A qualidade da cama no matrizeiro é um ponto importante a ser observado pois pode influenciar na contaminação microbiológica dos ovos, especialmente os ovos de cama. Um manejo adequado da cama deve ser implantado a fim de que haja aeração do material da cama, para que a cama libere o excesso de umidade, além de evitar o aumento da pressão de infecção por agentes entéricos. Algumas estratégias que podemos citar são o revolvimento da cama, que evita a formação de crostas e renova a capacidade absortiva do material e a aplicação de produtos com o intuito de modular a microbiota da cama e/ou seu pH (acidificação ou alcalinização).

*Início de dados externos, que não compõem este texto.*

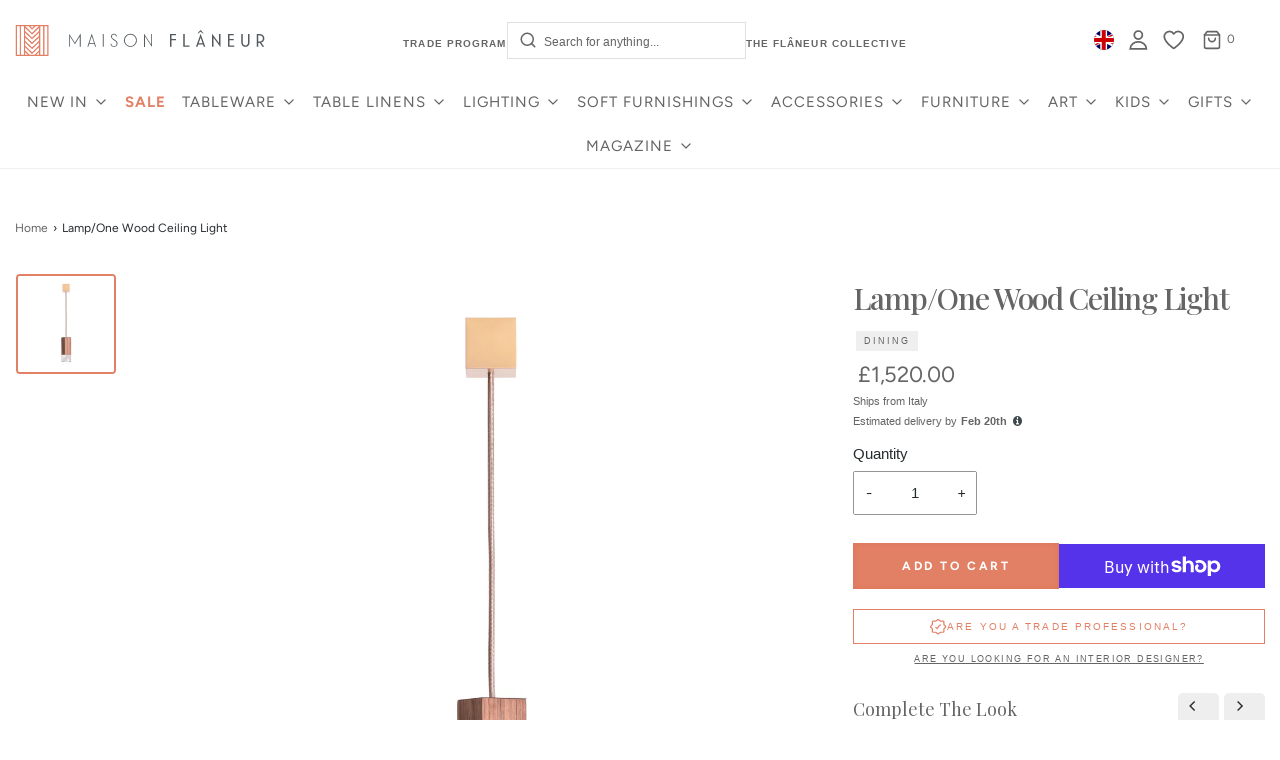

--- FILE ---
content_type: text/css;charset=UTF-8
request_url: https://cached.rebuyengine.com/api/v1/widgets/styles?id=202655&format=css&cache_key=1768354929
body_size: 299
content:
#rebuy-widget-202655{padding:0;padding-bottom:20px}#rebuy-widget-202655 .primary-title{font-family:"Playfair Display",serif;font-size:20px;font-weight:700;text-transform:capitalize;margin-bottom:15px;text-align:left;padding-top:5px}#rebuy-widget-202655 .rebuy-product-media{width:25%}#rebuy-widget-202655 .rebuy-product-options,#rebuy-widget-202655 .rebuy-product-actions{margin-top:10px;padding-right:0}#rebuy-widget-202655 .rebuy-product-info{transition:all 0.2s ease-in-out;line-height:normal;padding-right:0;margin-top:0;padding-left:10px}#rebuy-widget-202655 .rebuy-product-actions{width:70px;margin-top:0}#rebuy-widget-202655 .rebuy-product-info:hover .rebuy-product-title{text-decoration:underline;opacity:.6}#rebuy-widget-202655 .rebuy-product-info:hover .rebuy-product-price{text-decoration:underline;opacity:.6}#rebuy-widget-202655 .rebuy-product-title{font-size:14px;font-weight:400;margin-top:0;width:100%;white-space:nowrap;text-overflow:ellipsis;-webkit-line-clamp:1;overflow:hidden}#rebuy-widget-202655 .rebuy-product-price{font-size:14px;font-weight:400}#rebuy-widget-202655 .rebuy-product-block{padding:10px;margin-block:0;border-radius:0;border:1px solid #9d9d9f}#rebuy-widget-202655 img{aspect-ratio:1/1!important;object-fit:cover!important}#rebuy-widget-202655 .rebuy-money{text-align:left}#rebuy-widget-202655 .rebuy-product-block{width:85%!important;margin-right:10px}#rebuy-widget-202655 .rebuy-product-grid.large-carousel{padding-left:0;padding-right:0}#rebuy-widget-202655 .rebuy-carousel__arrows .rebuy-carousel__arrow--next{position:relative}#rebuy-widget-202655 .rebuy-carousel__arrows .rebuy-carousel__arrow--prev{position:relative}#rebuy-widget-202655 .rebuy-carousel__arrows{display:flex;justify-content:end;align-content:center;position:absolute;top:-27px;flex-wrap:wrap;right:0;gap:5px}#rebuy-widget-202655 .rebuy-carousel__arrows .rebuy-carousel__arrow{height:32px;width:41px;border-radius:5px;background:#eee}#rebuy-widget-202655 .rebuy-carousel__arrows .rebuy-carousel__arrow svg{width:10px;height:10px;fill:#272c2f}#rebuy-widget-202655 .rebuy-carousel__arrows .rebuy-carousel__arrow:hover{background-color:rgb(0 0 0 / .7)}#rebuy-widget-202655 .rebuy-carousel__arrows .rebuy-carousel__arrow:hover svg{fill:#fff}#rebuy-widget-202655 .rebuy-carousel__arrows .rebuy-carousel__arrow:focus{background-color:#eee!important;color:#272c2f!important}@media (min-width:780px){#rebuy-widget-202655 .rebuy-product-options-container{display:flex;align-items:center;flex-direction:row-reverse;order:2;width:100%;margin-top:5px}#rebuy-widget-202655 .rebuy-product-options{width:calc(100% - 73px);margin-right:auto}#rebuy-widget-202655 .rebuy-product-options,#rebuy-widget-202655 .rebuy-product-actions{margin-top:0;padding-right:0}}@media (max-width:768px){#rebuy-widget-202655 .rebuy-product-options-container{display:contents!important}#rebuy-widget-202655 .rebuy-product-actions{margin-top:auto}}#rebuy-widget-202655 .flickity-button{height:32px;width:41px;border-radius:5px;background:#eee;top:-26px}#rebuy-widget-202655 .flickity-button.previous{right:46px;left:auto}#rebuy-widget-202655 .flickity-button .flickity-button-icon{width:10px;height:10px;fill:#272c2f;position:revert}#rebuy-widget-202655 .flickity-page-dots{display:none}@media (min-width:768px) and (max-width:992px){#rebuy-widget-202655 .flickity-button{height:32px;width:41px;border-radius:5px;background:#eee;top:41%}#rebuy-widget-202655 .flickity-button.previous{right:46px;left:-35px}#rebuy-widget-202655 .flickity-button.next{right:-35px}#rebuy-widget-202655 .rebuy-product-block{width:100%!important;margin-right:0}}

--- FILE ---
content_type: text/javascript
request_url: https://www.maisonflaneur.com/cdn/shop/t/106/assets/slider-recently-viewed-products.js?v=50364950827573118301739896241
body_size: -313
content:
let currentIndex=0,startX=0,isDragging=!1;const itemsToShow=4,mobileItemsToShow=2,recentlyViewedProducts=document.getElementById("recently-viewed-products");let recentlyViewedProductsSize=0;recentlyViewedProducts&&(recentlyViewedProductsSize=recentlyViewedProducts.getAttribute("data-recently-viewed-products-size"));function getItemsToShow(){return window.innerWidth<=767?mobileItemsToShow:itemsToShow}function showSlideRecentlyViewedProducts(index){const slides=document.getElementById("slides-recently-viewed-products"),totalSlides=slides.children.length,itemsToShow2=getItemsToShow(),maxIndex=totalSlides-itemsToShow2;index>=totalSlides?currentIndex=0:index<0?currentIndex=maxIndex:currentIndex=index;const offset=-currentIndex*100/itemsToShow2;slides.style.transform=`translateX(${offset}%)`}function nextSlideRecentlyViewedProducts(){const totalSlides=document.getElementById("slides-recently-viewed-products").children.length,itemsToShow2=getItemsToShow();currentIndex+1>=totalSlides-itemsToShow2+1?currentIndex=0:currentIndex++,showSlideRecentlyViewedProducts(currentIndex)}function prevSlideRecentlyViewedProducts(){const totalSlides=document.getElementById("slides-recently-viewed-products").children.length,itemsToShow2=getItemsToShow();currentIndex<=0?currentIndex=totalSlides-itemsToShow2:currentIndex--,showSlideRecentlyViewedProducts(currentIndex)}if(window.innerWidth<=1e3&&recentlyViewedProductsSize>2){const slider=document.getElementById("slides-recently-viewed-products");slider.addEventListener("touchstart",e=>{startX=e.touches[0].clientX,isDragging=!0}),slider.addEventListener("touchmove",e=>{if(!isDragging)return;const moveX=e.touches[0].clientX,deltaX=startX-moveX;deltaX>50?(nextSlideRecentlyViewedProducts(),isDragging=!1):deltaX<-50&&(prevSlideRecentlyViewedProducts(),isDragging=!1)}),slider.addEventListener("touchend",()=>{isDragging=!1})}
//# sourceMappingURL=/cdn/shop/t/106/assets/slider-recently-viewed-products.js.map?v=50364950827573118301739896241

Por último, mas não menos importante, deve-se avaliar a necessidade de ajuste no programa preventivo via ração com vistas à qualidade intestinal. Em geral, quando da retirada de APC da etapa de terminação, o mesmo movimento ocorre na etapa de reprodução, ou até mesmo antes. Seja qual for o caso, ou mesmo com a manutenção no uso de APC, é necessária uma atenção especial à qualidade intestinal de forma a evitar consequências negativas devido a contaminação de ovos ou mesmo qualidade ruim da cama pois ambos são impactados diretamente pela condição entérica do lote.
CONSIDERAÇÕES FINAIS
O estabelecimento de um programa de uso prudente de antibióticos na cadeia avícola depende de uma série de fatores para que seja definido e implantado. O primeiro passo é estabelecer os objetivos dentro do programa e a abordagem a ser adotada (neste texto utilizamos a abordagem da OMS, mas outras orientações podem ser utilizadas). Em seguida, é necessária uma preparação da cadeia produtiva para a implantação de eventuais retiradas ou reduções no uso de antibióticos e a implantação das estratégias em si. Eventuais correções de rumo são esperadas e devem ocorrer sempre que for identificado algum desvio no planejamento proposto.
Adicionalmente, deve-se estruturar um painel de indicadores para monitorar o atingimento dos objetivos propostos. Tais painéis, em geral, contemplam indicadores diretos do uso de antibióticos como, por exemplo, mg de princípio ativo utilizado por kg de peso vivo abatido (mg/kg) e percentual de aves ou lotes que receberam antibiótico, além da segregação destes indicadores conforme o tipo de uso (APC, tratamento, controle e prevenção).